- Provided passage
** begin **

Somehow, this one got lost, and just surfaced today.

It deals with one of my students reading something that is not correct.
My answer is somewhat longwinded, since I am compelled to correct the
misconceptions of the author quoted.  If you have other things on your
plate right now, you might want to save this for later.

        Dear Dr. Patt,
        I had a question about Pipelining,
        a topic you recently taught in 360N. I
        was browsing through some material about RISC and CISC
        processors when I noticed the following:

        " Even though RISC instructions can be nearly as complex as a CISC
        instruction, they suffer no loss in speed because each RISC instruction
        takes an equal number of clock cycles and hence can be pipelined. This
        results in RISC instructions being executed in parallelized fashion.
        On the other hand, CISC instructions are usually never pipelined
        because each instruction requires different execution times."

        Could you please explain the above? How does instructions taking
        equal/different execution time affect pipelining? Did I miss something
        important in the class on pipelining?

        Thanks in advance for your reply,

        <<name withheld to protect the RISC/CISC browser>>

Thank you for the message.  You don't say what you were browsing
through, so it is hard to know where the author of this quote was
coming from.  A larger problem in this day of self-appointed experts
posting their thoughts on the web is that the unsuspecting reader does
not know whether the poster has any clue whatsoever.  If it came from
a popular textbook, it is more problematical.

Be that as it may, I continue:

First, what is a RISC instruction and what is a CISC instruction is not
so clear cut.  There are a number of attributes usually associated with
RISC, but how many attributes are necessary before the instruction qualifies
as RISC.  The group that coined the term RISC insisted the instructions
be simple, and each took one cycle of execution time.  This was later
disavowed by those that felt it meant exposing the lowest level of control
to the compiler.  Next, it was supposed to mean instructions that can be
executed via a short pipeline.  And so on.  If 360N was a two-semester
course, I would spend a lecture on the RISC/CISC discussion.  I will
probably do so in 382N in the Spring and you are welcome to come and
listen, if you are not taking the course.

RISC instructions all take an equal number of cycles.  FALSE.  Simplest
example was the Alpha ISA.  Even the first implementation (1991) had some
instructions taking 7 cycles, floating point instructions took 11 cycles, etc.

** end **

- Data entries
** begin **

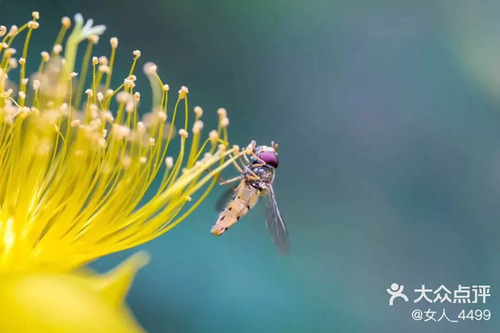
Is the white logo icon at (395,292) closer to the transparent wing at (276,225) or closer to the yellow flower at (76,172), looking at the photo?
the transparent wing at (276,225)

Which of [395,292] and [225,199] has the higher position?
[395,292]

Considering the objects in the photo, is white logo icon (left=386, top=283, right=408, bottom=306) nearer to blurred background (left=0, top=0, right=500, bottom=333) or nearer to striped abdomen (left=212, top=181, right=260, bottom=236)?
blurred background (left=0, top=0, right=500, bottom=333)

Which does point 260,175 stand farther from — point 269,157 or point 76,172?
point 76,172

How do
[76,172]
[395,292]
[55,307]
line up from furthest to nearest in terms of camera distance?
[395,292]
[76,172]
[55,307]

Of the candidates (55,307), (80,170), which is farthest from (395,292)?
(55,307)

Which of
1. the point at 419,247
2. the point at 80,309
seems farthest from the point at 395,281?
the point at 80,309

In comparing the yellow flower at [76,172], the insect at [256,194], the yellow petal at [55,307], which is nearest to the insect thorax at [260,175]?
the insect at [256,194]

** end **

- Task directions
Pick up the professor's reply on RISC and CISC pipelining from the point where it stops above, and keep going in the same voice.

- Answer to this exercise
CISC instructions are usually never pipelined.  FALSE.  The most common
"CISC" ISA today (the x86) is heavily pipelined.  In fact, all implementations
these days are pipelined.

You ask how equal/different execution times affect pipelining.  The author
who you quote apparently does not understand out-of-order execution.  In the
days when every implementation was an in-order execution machine, one would
like the instructions to flow through the pipeline uniformly.  If an
instruction took too many stages, some thought it would clog up the pipeline
and prevent following instructions from flowing nicely.  But they were wrong.

Even the first Alpha chip which processed instructions in-order had varying
length instructions.  It handled it by having the first four stages in common,
followed by a quatrification (my own invention!), where the instruction
went to one of four places, depending on the nature of the instruction.
From each of the four places, four separate pipelines continued.

More important is the notion of out-of-order execution, where you recall
my pipeline diagram with two hiccups, one for the reservation stations and
one for the retirement structure.  Instructions, whether they be RISC or
CISC, whatever that distinction really is, flow through the front end in-order.
Then they sit in the reservation stations until their operands are ready.
Then they get shipped to functional units (sometimes pipelined) which take
as many cycles as necessary, and then they get shipped to the retirement
structure until they can be retired in-order.  Thus, the number of stages
an instruction requires has nothing to do with the usefulness of the pipeline.
Out-of-order execution allows easy accomodation to execution by a pipeline.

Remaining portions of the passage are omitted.